Start of Block

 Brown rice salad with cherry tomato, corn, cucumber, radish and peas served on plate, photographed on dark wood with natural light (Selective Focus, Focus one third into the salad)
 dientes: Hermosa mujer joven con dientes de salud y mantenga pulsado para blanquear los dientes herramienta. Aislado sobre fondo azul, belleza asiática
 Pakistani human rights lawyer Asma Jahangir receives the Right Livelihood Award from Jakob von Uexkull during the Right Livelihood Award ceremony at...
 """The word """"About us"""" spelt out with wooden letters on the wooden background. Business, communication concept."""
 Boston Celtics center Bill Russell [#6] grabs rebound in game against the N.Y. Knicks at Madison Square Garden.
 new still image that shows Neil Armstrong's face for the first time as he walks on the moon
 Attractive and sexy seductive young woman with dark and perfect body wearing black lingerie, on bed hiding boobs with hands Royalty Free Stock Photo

End of Block
Start of Block

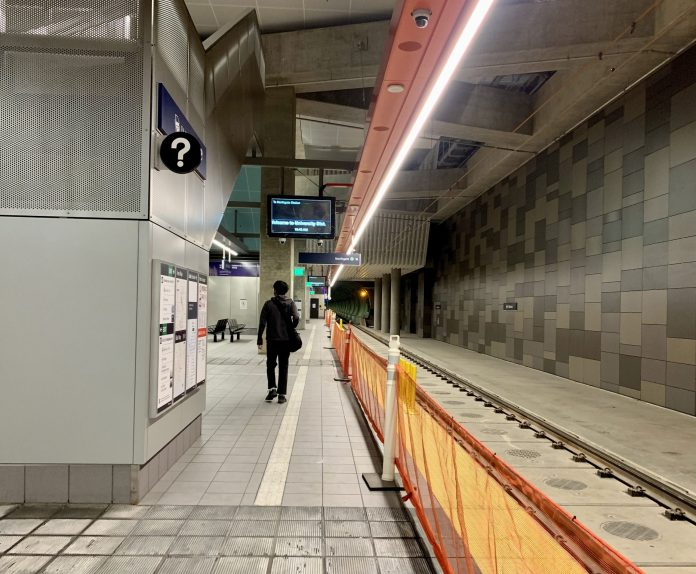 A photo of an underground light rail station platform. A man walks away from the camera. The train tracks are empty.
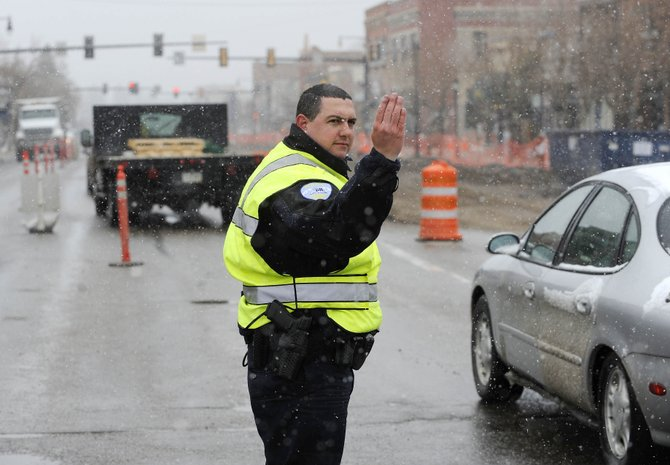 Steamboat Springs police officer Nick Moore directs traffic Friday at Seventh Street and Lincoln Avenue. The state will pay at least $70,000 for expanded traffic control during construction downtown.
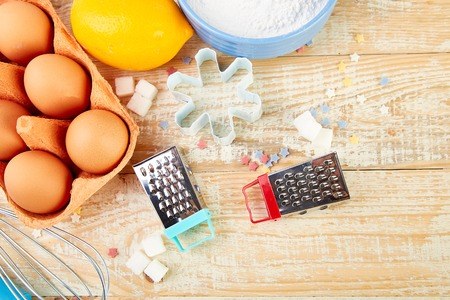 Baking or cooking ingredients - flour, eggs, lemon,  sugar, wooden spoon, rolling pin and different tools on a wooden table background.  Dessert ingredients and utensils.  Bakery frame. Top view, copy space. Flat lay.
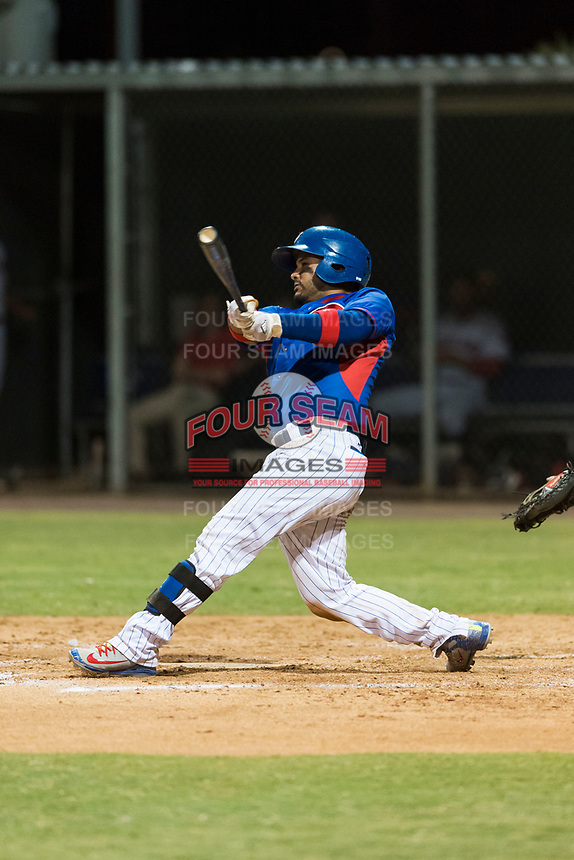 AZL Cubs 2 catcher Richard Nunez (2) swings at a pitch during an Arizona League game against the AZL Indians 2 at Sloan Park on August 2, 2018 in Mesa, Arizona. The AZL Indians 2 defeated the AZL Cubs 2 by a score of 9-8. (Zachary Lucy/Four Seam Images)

End of Block
Start of Block

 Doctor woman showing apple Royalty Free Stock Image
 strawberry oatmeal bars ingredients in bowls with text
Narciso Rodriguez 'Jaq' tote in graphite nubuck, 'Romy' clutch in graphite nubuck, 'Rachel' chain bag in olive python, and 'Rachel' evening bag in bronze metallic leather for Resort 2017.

End of Block

Check every line of the data, and copy the ones that contain "Royalty".

 Attractive and sexy seductive young woman with dark and perfect body wearing black lingerie, on bed hiding boobs with hands Royalty Free Stock Photo
 Doctor woman showing apple Royalty Free Stock Image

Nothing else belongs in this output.